Faction represented in the Knesset
- 1949–1965: Mapai

Personal details
- Born: 1893 Hirişeni, Russian Empire
- Died: 17 September 1965 (aged 71–72)

= Yisrael Guri =

Israeli politician(1893-1965)

Yisrael Guri (ישראל גורי; 1893 – 17 September 1965) was an Israeli politician who served as a member of the Knesset for Mapai between 1949 and 1965.

==Biography==
Born Yisrael Gurfinkel in Hirişeni, Orgeyevsky Uyezd, Bessarabia Governorate, Russian Empire (in present-day Moldova), Guri was educated in a heder and a high school in Chişinău, where he was a member of Tzeiri Zion, before attending the University of Odessa. In Odessa he married his wife Gila and became secretary of the local branch of the Jewish National Fund and of the Urban Zionist Committee.

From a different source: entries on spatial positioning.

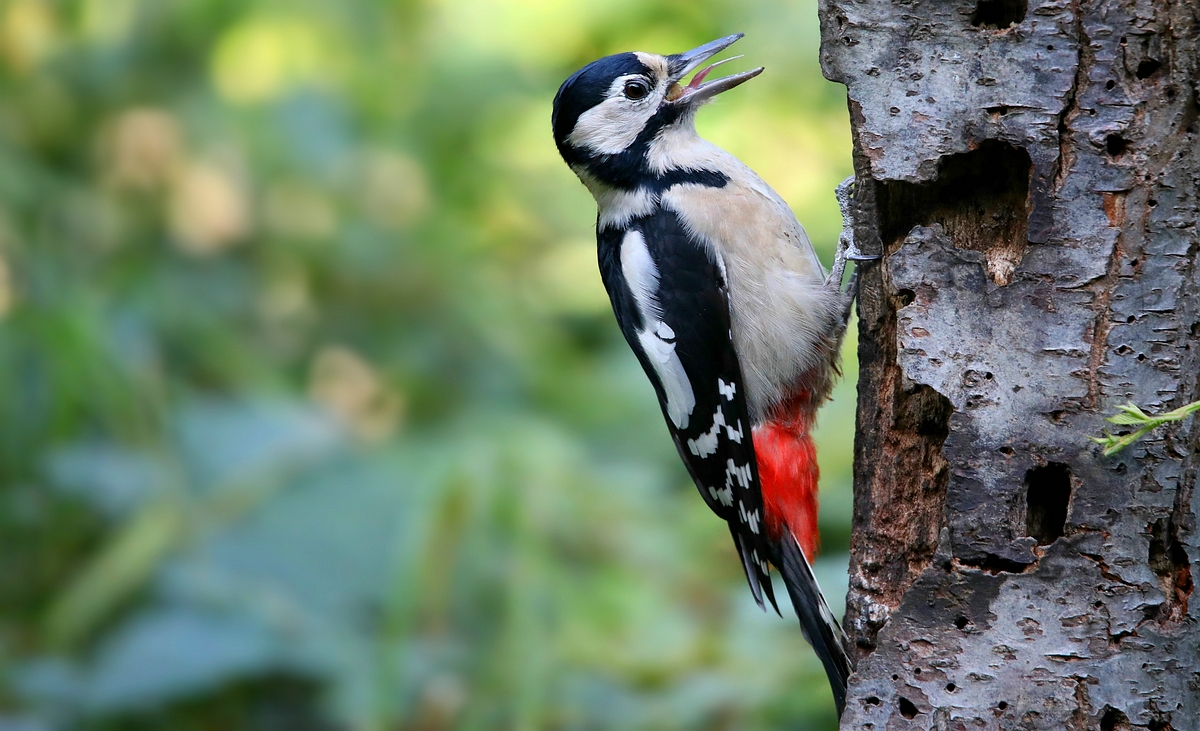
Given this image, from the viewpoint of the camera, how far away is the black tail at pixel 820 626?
2217mm

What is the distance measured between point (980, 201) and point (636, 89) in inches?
54.2

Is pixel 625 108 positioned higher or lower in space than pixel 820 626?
higher

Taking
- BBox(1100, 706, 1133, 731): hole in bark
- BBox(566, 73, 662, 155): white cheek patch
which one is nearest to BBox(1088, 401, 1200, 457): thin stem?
BBox(1100, 706, 1133, 731): hole in bark

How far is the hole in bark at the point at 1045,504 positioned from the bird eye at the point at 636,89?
1661 millimetres

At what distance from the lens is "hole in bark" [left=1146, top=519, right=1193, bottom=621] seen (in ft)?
5.18

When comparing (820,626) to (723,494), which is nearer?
(820,626)

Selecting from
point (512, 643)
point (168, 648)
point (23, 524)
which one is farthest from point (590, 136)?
point (23, 524)

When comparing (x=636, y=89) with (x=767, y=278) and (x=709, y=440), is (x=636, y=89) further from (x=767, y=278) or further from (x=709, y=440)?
(x=709, y=440)

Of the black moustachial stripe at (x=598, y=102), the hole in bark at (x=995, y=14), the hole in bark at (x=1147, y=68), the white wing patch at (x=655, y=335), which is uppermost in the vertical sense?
the black moustachial stripe at (x=598, y=102)

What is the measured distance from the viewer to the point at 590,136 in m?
2.93

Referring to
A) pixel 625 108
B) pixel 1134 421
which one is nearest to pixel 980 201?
pixel 1134 421

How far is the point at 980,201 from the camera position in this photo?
1.74m

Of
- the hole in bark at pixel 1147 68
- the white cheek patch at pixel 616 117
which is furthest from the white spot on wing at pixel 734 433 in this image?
the hole in bark at pixel 1147 68

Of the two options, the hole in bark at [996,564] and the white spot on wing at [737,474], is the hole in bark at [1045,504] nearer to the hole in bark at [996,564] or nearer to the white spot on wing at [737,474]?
the hole in bark at [996,564]
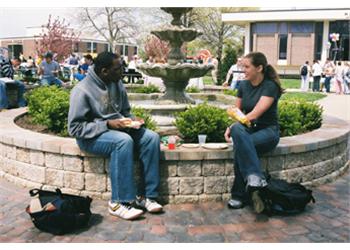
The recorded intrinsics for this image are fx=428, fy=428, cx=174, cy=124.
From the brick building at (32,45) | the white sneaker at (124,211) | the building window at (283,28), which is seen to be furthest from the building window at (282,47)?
the white sneaker at (124,211)

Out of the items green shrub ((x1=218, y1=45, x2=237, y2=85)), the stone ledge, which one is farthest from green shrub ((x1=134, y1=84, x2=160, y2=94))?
green shrub ((x1=218, y1=45, x2=237, y2=85))

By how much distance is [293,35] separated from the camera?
38.9 metres

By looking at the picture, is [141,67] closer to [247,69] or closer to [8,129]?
[8,129]

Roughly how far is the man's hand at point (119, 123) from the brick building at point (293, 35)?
36.0 m

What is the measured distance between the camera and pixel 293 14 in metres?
37.5

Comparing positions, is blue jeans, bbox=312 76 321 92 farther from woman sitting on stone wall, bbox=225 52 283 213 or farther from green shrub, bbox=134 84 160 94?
woman sitting on stone wall, bbox=225 52 283 213

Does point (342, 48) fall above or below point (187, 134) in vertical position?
above

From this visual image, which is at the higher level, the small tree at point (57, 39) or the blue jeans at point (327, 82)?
the small tree at point (57, 39)

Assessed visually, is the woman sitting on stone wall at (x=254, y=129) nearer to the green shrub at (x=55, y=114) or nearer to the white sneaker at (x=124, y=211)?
the white sneaker at (x=124, y=211)

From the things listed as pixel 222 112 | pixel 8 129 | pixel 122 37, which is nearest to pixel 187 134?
pixel 222 112

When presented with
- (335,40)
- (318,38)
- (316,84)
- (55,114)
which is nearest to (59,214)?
(55,114)

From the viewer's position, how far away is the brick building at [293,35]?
125ft

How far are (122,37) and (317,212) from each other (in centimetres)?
4474

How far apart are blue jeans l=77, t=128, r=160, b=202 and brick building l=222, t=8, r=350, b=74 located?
3591 centimetres
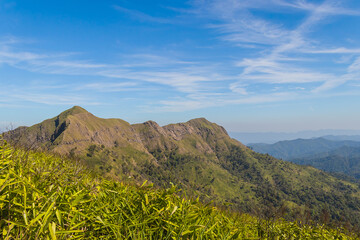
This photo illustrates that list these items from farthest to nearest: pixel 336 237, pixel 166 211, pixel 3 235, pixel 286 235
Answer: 1. pixel 336 237
2. pixel 286 235
3. pixel 166 211
4. pixel 3 235

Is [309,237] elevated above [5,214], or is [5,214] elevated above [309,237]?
[5,214]

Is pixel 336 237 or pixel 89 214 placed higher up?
pixel 89 214

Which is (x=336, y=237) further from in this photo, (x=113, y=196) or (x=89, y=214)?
(x=89, y=214)

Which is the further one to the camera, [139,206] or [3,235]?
[139,206]

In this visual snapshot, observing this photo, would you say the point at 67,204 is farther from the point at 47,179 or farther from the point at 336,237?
the point at 336,237

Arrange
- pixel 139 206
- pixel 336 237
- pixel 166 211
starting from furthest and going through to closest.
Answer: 1. pixel 336 237
2. pixel 139 206
3. pixel 166 211

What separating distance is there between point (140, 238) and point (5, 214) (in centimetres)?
157

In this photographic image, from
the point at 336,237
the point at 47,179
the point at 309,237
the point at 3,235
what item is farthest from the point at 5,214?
the point at 336,237

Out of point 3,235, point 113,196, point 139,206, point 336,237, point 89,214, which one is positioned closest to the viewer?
point 3,235

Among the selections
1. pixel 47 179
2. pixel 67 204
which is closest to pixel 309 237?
pixel 67 204

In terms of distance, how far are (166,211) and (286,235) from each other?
3.62 metres

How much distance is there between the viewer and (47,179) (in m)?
3.51

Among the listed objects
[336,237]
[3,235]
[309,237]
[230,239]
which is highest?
[3,235]

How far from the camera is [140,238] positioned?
2.34m
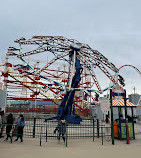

He emigrated to Palestine in 1919 and was a member of Hapoel Hatzair. Between 1922 and 1931 he was a member of Tel Aviv Workers Council. In 1923 his son Haim was born, who became later a writer. Yisrael served as a member of the Assembly of Representatives, and was secretary of the Central Controller Committee of the Histadrut trade union. In 1929 he became a member of Tel Aviv City Council, a role he retained until 1950, and in 1935 became a member of its Cultural Department.

In 1949 he was elected to the first Knesset on the Mapai list. He was re-elected in 1951, 1955, 1959 and 1961. He died in September 1965 while still serving as an MK. The main street of the Kiryat Shalom neighbourhood in south Tel Aviv is named after him.